- [Directions] Reproduce every one of the records below word for word, leaving out the pictures.

- [Supplied material]
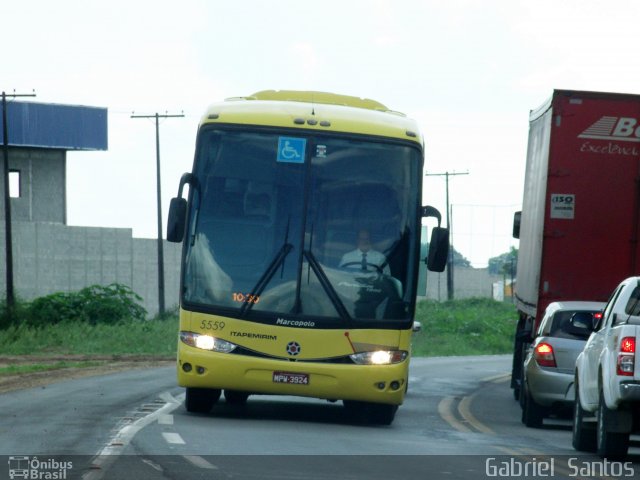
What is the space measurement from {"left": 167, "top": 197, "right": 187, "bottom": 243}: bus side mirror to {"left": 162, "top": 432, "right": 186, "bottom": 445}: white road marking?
291 centimetres

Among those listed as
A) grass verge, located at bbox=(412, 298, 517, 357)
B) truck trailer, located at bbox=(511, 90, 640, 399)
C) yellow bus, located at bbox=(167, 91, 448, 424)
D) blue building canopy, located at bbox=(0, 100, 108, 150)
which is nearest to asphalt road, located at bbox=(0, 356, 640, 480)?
yellow bus, located at bbox=(167, 91, 448, 424)

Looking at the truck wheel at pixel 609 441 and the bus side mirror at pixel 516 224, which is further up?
the bus side mirror at pixel 516 224

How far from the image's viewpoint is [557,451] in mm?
13875

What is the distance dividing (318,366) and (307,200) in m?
1.94

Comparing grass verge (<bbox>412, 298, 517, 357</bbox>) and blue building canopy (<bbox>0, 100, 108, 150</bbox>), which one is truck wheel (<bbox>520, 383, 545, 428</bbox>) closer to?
grass verge (<bbox>412, 298, 517, 357</bbox>)

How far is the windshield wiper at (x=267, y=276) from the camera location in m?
15.9

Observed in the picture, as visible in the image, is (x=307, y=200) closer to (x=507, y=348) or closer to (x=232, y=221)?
(x=232, y=221)

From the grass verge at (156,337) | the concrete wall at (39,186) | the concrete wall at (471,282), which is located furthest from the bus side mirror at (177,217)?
the concrete wall at (471,282)

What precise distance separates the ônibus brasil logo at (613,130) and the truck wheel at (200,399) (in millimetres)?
6628

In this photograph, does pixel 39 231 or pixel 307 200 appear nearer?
pixel 307 200

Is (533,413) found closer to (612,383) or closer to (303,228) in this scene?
(303,228)

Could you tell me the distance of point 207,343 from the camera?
16.0m

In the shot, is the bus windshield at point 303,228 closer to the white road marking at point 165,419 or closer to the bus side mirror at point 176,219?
the bus side mirror at point 176,219

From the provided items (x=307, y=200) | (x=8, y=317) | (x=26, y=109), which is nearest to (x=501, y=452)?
(x=307, y=200)
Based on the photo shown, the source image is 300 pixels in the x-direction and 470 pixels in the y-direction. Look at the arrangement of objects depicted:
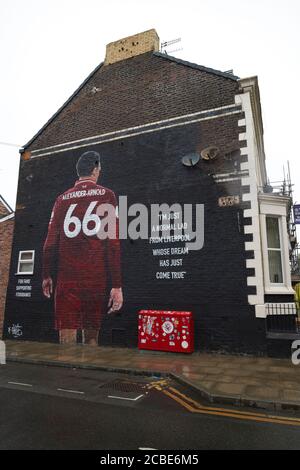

- [Final result]
What is the space measurement from {"left": 167, "top": 197, "right": 187, "bottom": 243}: bus side mirror to {"left": 162, "top": 432, "right": 186, "bottom": 445}: white road marking?
291 centimetres

Among those listed as
A) grass verge, located at bbox=(412, 298, 517, 357)
B) truck trailer, located at bbox=(511, 90, 640, 399)
C) yellow bus, located at bbox=(167, 91, 448, 424)
D) blue building canopy, located at bbox=(0, 100, 108, 150)
which is nearest to asphalt road, located at bbox=(0, 356, 640, 480)?
yellow bus, located at bbox=(167, 91, 448, 424)

Looking at the truck wheel at pixel 609 441 and the bus side mirror at pixel 516 224, which is further up?
the bus side mirror at pixel 516 224

How far from the image's viewpoint is [557,451] in mm?
13875

What is the distance dividing (318,366) and (307,200) in m?
1.94

Comparing grass verge (<bbox>412, 298, 517, 357</bbox>) and blue building canopy (<bbox>0, 100, 108, 150</bbox>), which one is truck wheel (<bbox>520, 383, 545, 428</bbox>) closer to?
grass verge (<bbox>412, 298, 517, 357</bbox>)

How far is the windshield wiper at (x=267, y=276) from the camera location in m?
15.9

Observed in the picture, as visible in the image, is (x=307, y=200) closer to (x=507, y=348) or closer to (x=232, y=221)?
(x=232, y=221)

From the grass verge at (156,337) | the concrete wall at (39,186) | the concrete wall at (471,282), which is located furthest from the bus side mirror at (177,217)?
the concrete wall at (471,282)

What precise distance separates the ônibus brasil logo at (613,130) and the truck wheel at (200,399) (in millimetres)?
6628

In this photograph, does pixel 39 231 or pixel 307 200 appear nearer?
pixel 307 200

Is (533,413) found closer to (612,383) or closer to (303,228) in this scene?
(303,228)

Could you tell me the distance of point 207,343 from the camera?
16.0m

In the shot, is the bus windshield at point 303,228 closer to the white road marking at point 165,419 or closer to the bus side mirror at point 176,219?
the bus side mirror at point 176,219

From the provided items (x=307, y=200) | (x=8, y=317) | (x=26, y=109), which is nearest to (x=501, y=452)?
(x=307, y=200)
Based on the photo shown, the source image is 300 pixels in the x-direction and 470 pixels in the y-direction. Look at the arrangement of objects depicted:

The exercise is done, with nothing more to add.